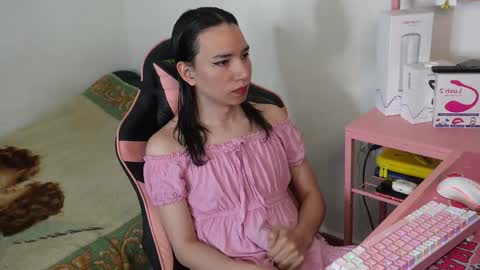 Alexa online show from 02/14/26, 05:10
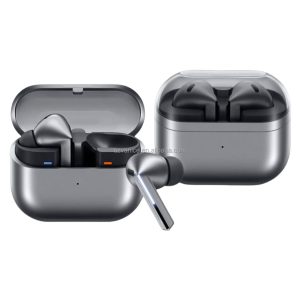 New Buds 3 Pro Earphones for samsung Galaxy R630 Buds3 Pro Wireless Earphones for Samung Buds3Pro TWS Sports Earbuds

---

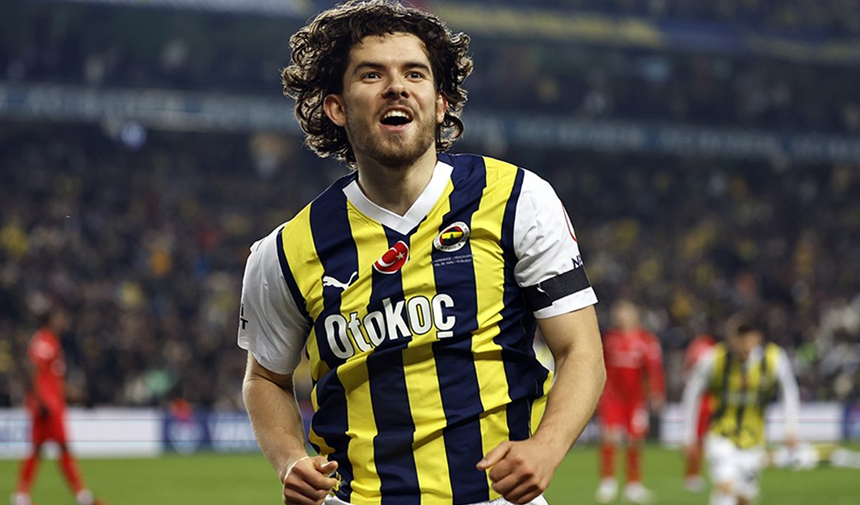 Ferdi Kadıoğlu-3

---

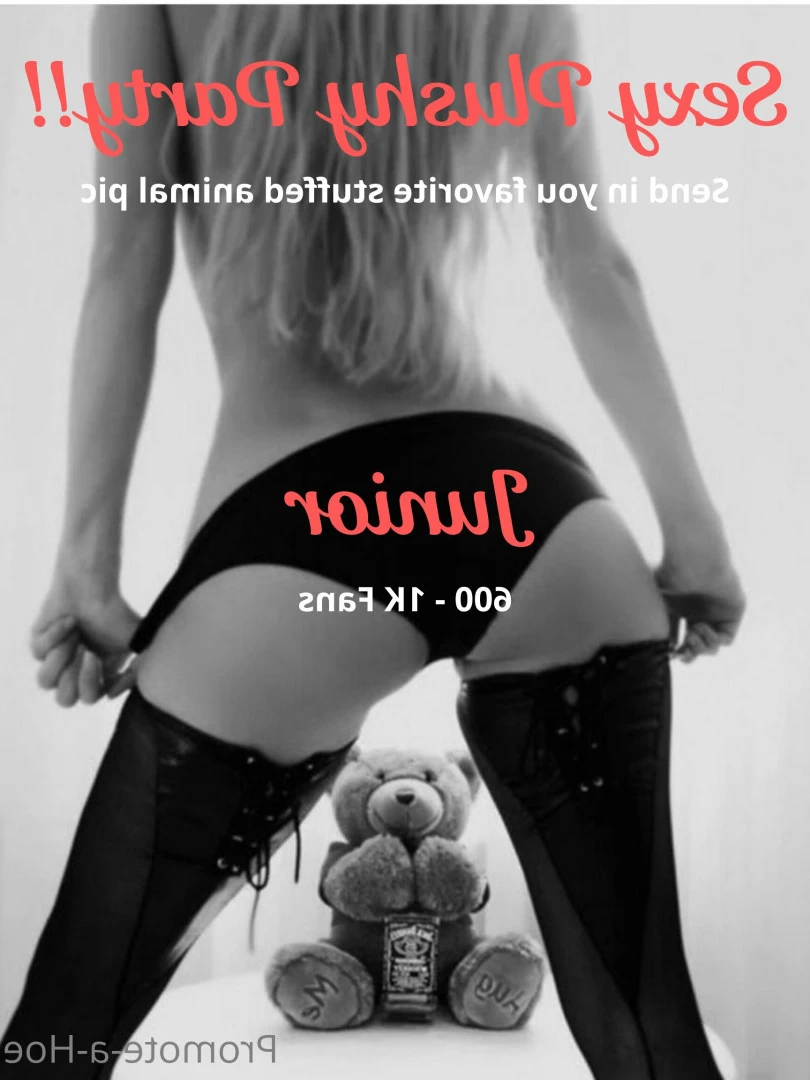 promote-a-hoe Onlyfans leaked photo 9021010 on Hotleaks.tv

## WHAT YOU SHOULD DO:
With the pictures omitted, print the lines above exactly, beginning at the line with "Alexa online show from 02/14/26, 05:10" and going on through the line with "New Buds 3 Pro".

## THE ANSWER:
 Alexa online show from 02/14/26, 05:10
 New Buds 3 Pro Earphones for samsung Galaxy R630 Buds3 Pro Wireless Earphones for Samung Buds3Pro TWS Sports Earbuds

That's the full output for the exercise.